## TASK INSTRUCTIONS:
Copy the data that follows exactly. Include no pictures.

## PROVIDED DATA:
*-*-*
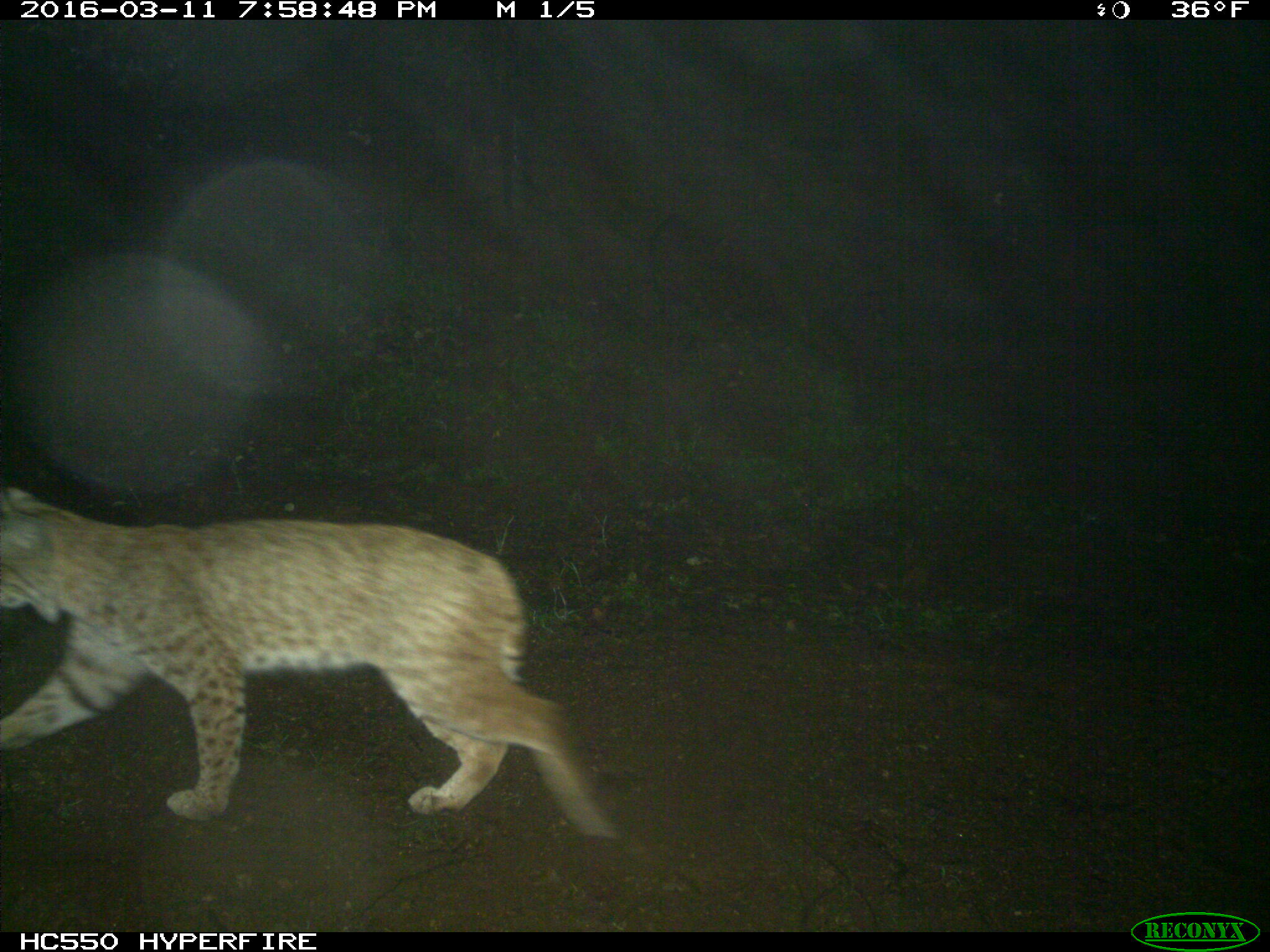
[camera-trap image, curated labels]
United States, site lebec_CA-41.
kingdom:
*-*-*
## TASK RESPONSE:
[camera-trap image, curated labels]
United States, site lebec_CA-41.
kingdom:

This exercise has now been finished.